THE subject was tall, and partly emaciated. I found nothing externally but a wound in the left side, which seemed to me to have been degenerated into an ulcer. As I did not know the man when he was alive, and had him two days after his decease, I cannot give an immediate account of the cause of his death. But in opening his abdomen, I found the epiploon adhering close to the intestines, in such a manner, that I could not part it without tearing it. It felt rough and dry. And as I was going to remove the intestines, to examine the mesentery, I found them so coherent one with the other, that it was impossible for me to divide them without laceration. Then I inflated the intestinal tube, for the inspection of this extraordinary phænomenon; but, to my great surprize, all the external parts of the intestines appeared smooth; very few of the circumvolutions were seen, occasioned by the strong lateral cohesions of their sides with each other. The substance of the intestines was rough, and a great many pimples, as big as the head of a pin, appeared in them, and were almost free from any moisture. It is proper to observe, that these pimples have been taken for glands by the late Dr. James Douglas, and others; whereas they are in reality nothing else but the orifices of the exhaling vessels obstructed, and are not to be met with except in morbid cases.

After having made incisions in that part of the colon next to the rectum, I found the peritonæum, or external membrane which invests the intestines, and the viscera of the abdomen, to be of the thickness of a six-pence; and I fairly drew all the intestines from their external membrane without separating their cohesions; the peritonæum, or external membrane, afterwards appearing like another set of intestines.

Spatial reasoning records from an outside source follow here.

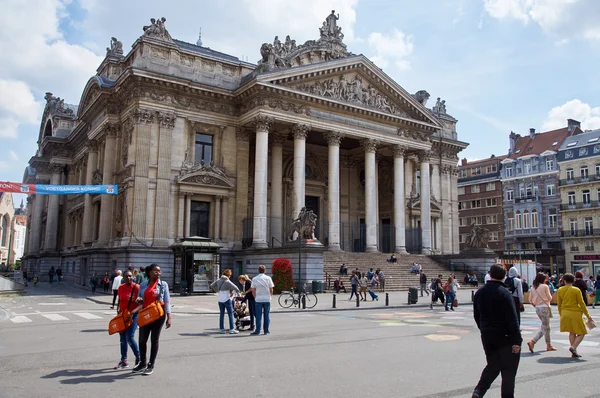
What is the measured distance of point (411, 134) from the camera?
44.7 m

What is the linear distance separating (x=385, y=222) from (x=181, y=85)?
2273 cm

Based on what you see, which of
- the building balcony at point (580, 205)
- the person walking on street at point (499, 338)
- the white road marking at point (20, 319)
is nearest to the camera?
the person walking on street at point (499, 338)

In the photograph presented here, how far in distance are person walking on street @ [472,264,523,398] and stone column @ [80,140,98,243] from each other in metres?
39.1

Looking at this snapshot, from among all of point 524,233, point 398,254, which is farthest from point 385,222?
→ point 524,233

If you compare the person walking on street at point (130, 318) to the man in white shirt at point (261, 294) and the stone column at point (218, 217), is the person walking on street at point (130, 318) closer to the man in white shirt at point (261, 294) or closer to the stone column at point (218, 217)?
the man in white shirt at point (261, 294)

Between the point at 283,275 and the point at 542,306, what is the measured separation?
2034 centimetres

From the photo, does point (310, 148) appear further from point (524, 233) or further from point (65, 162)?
point (524, 233)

I found a fluid in the intestines; and I will not take upon me to say, how the peristaltic motion must have been performed. And afterwards I parted the stomach from its external tunic, as I had done the intestines. I found no obstruction in the mesenteric glands; but every evolution of the mesentery firmly cohered together. The liver also adhered closely to the diaphragm, and its adjacent parts: and in the vesicula fellis I found the bile pretty thick, neither too green nor too yellow, but a tint between both. I met with nothing remarkable in the other parts of the abdomen. In opening the thorax, I found the lungs closely adhering to the ribs laterally, and posteriorly and interiorly close to the pericardium. In making an incision to open the pericardium, I found it so closely adhering to the heart, that I could not avoid wounding that organ, and with much difficulty could part it from it. I met with no fluid in the pericardium. The heart was small; and in the internal side the pores of the pericardium appeared so large, that one might have insinuated the head of a middling pin into them. They have been described by some anatomists, who have met with cases somewhat similar to this, but without such universal adhesions; and they have been supposed to have been glands. The same pores likewise appeared on the heart; which, in my opinion, are nothing but the extremities of the exhaling vessels. In removing the heart, I found the dorsal, and other lymphatic glands above the lungs, quite large, indurated, and of a dark greyish colour. Nothing remarkable appeared in the lungs; only, that the portion of the pleura, which invests the lungs, and is generally thin, was here thick and rough; and thro’ a glass it appeared as if covered with grains of sand; and might in several places have been easily torn from the lungs.

The aorta was pretty large; and in that part of it, which runs on the tenth dorsal vertebra, I found a cystis, as big as an olive, full of pus; and lower down, immediately before that vessel perforates the diaphragm, I found another, something less, full of matter likewise; both which portions I have by me. That portion of the aorta, where the cystis appeared, was rather thicker than the other, and osseous. In opening the cranium, I found in that part of the cerebrum, which lies over the cerebellum, a table spoonfull of pus, of a greenish colour; and examining it thro’ a glass, there was an appearance of animalcula in it.